Input: Begin

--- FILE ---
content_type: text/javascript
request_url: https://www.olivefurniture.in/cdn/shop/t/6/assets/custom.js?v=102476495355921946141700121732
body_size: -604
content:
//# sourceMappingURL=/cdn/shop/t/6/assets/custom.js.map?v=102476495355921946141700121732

Input: End

**Work to complete**
Scan the listing above for the word "shop" and copy every line that holds it.

**Response to the exercise**
request_url: https://www.olivefurniture.in/cdn/shop/t/6/assets/custom.js?v=102476495355921946141700121732
//# sourceMappingURL=/cdn/shop/t/6/assets/custom.js.map?v=102476495355921946141700121732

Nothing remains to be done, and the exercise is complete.